Organizers of the event raid on Sep 2020
Gunn Wibisono, Social Psychologist / Founder of Jaringan Rakyat Bhinneka, Indonesia
On Friday 29 August, the police raided a condo hotel room in Jakarta, Indonesia and detained dozens of men attending a gay party. On the following Saturday, several reports were made by friends and family, stating that their loved one was missing and their mobile phone couldn’t be reached. The communities tried to find the victims but gained no success. On Tuesday, rumors surfaced that police would hold a press release about the gay party. Clearly, proper protocol was not followed by the police as no legal representatives or family members had been in touch with the victims. It also seemed that the police carefully planned to shame the individuals who attended the gay party. The press release mentioned that nine people were accused of organizing the party.
Yusri Yunus, Jakarta police spokesperson, stated that homosexuality is taboo in Indonesia. But he further more added in a statement that the act of homosexuality is not a criminal offense. Since homosexuality is not illegal in Indonesia, this raised the question whether the police tried to prosecute a religious taboo or reinforce the law.

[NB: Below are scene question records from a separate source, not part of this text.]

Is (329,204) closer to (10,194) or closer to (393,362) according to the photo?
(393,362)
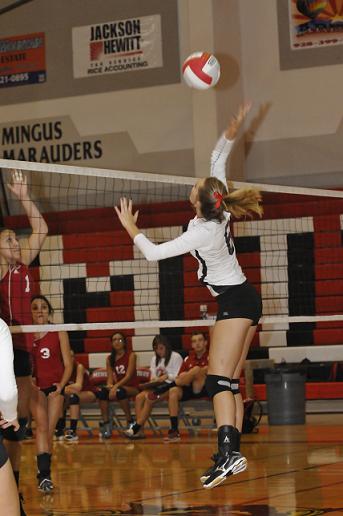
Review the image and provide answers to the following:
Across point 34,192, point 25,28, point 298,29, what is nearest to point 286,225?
point 298,29

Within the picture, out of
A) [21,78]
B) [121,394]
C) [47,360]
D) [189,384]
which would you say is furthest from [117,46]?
[47,360]

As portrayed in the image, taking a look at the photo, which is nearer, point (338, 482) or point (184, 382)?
point (338, 482)

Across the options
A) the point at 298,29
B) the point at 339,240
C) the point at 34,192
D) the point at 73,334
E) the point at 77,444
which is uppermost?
the point at 298,29

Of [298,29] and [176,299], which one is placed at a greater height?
[298,29]

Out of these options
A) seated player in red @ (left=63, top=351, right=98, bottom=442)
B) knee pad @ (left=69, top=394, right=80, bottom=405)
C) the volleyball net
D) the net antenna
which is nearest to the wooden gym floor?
seated player in red @ (left=63, top=351, right=98, bottom=442)

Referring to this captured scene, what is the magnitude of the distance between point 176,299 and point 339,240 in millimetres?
2963

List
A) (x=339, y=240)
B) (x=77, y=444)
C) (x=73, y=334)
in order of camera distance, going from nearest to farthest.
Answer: (x=77, y=444), (x=339, y=240), (x=73, y=334)

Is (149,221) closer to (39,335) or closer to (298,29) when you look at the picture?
(298,29)

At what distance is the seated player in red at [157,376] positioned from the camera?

Taboos are mostly based on cultural or religious values. Taboos based on cultural values are subjective as Indonesia has 633 ethnic groups, and thus has diverse cultural values. Something considered taboo in Javanese culture—Indonesia’s dominant culture—is not necessarily taboo in other ethnic groups. Giving something with the left hand might be taboo for Javanese, but not in some other areas. Also, public display of affection is taboo in Sumatra and Java, but accepted in Manado or Papua. And on any account, those taboos are not punishable by law. In many ethnicities in Indonesia, homosexuality is not considered taboo either as written in several ancient scriptures, such as the Serat Centhini which tells the story of a same-sex relationship, and La Galigo which explains the five genders acknowledged by the Bugis society.
Other taboos are related to religious values. Although Indonesia’s government recognizes only six official religions, we do have hundreds of indigenous religions. Similar to cultural taboos, religious taboos are also subjective—they depend on the individual religion and beliefs. Within Islam itself, the leading religion in Indonesia has different denominations and each denomination has many mazhab or school of teachings. Each of mazhab has a different perspective on homosexuality as taboo.

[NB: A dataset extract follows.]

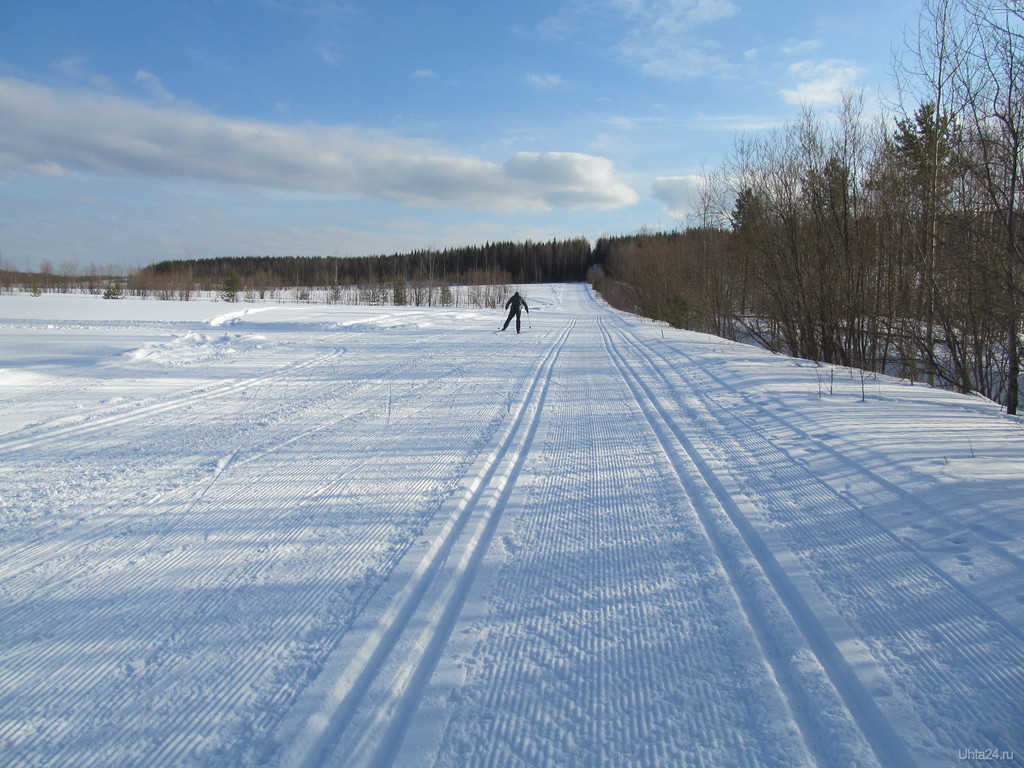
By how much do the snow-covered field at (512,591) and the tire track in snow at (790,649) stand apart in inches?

When the police executes raids, subjectively accuses and prosecutes individuals for violating the social norms or taboo, they invoke fear and shame. They seem to hope that society will be angry towards the marginalized group and that the media will jump on the bandwagon in humiliating and stigmatizing the victims. What is their ulterior motive?

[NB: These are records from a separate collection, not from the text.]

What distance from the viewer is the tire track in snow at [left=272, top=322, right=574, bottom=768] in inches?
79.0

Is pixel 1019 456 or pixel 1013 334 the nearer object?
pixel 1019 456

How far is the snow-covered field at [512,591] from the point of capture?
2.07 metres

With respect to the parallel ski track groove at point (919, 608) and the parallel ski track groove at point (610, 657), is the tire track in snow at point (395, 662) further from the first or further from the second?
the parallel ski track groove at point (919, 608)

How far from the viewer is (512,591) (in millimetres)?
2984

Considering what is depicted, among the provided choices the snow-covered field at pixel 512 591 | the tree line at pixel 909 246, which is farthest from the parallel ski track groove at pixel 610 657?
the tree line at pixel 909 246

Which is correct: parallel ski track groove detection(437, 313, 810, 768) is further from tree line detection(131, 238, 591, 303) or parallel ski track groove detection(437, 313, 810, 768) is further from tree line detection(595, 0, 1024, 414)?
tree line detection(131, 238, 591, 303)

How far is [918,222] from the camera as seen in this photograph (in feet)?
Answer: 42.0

Taboos are not criminal offences, thus violating taboos cannot and should not be prosecuted by the police. As stated in the law, the police’s core duty is to reinforce the law. In recent years however, the Indonesian police have developed a pattern of prosecution against violations of taboos, specifically focusing on the LGBT community which has become a victim of this inappropriate policable behavior.
As LGBTQI, we have to remind ourselves that homosexuality was perfectly well accepted in many of our indigenous cultures and even though, it’s being made into a taboo by a changing social landscape, we should hold true to our identity.
We’re here and we will always be here.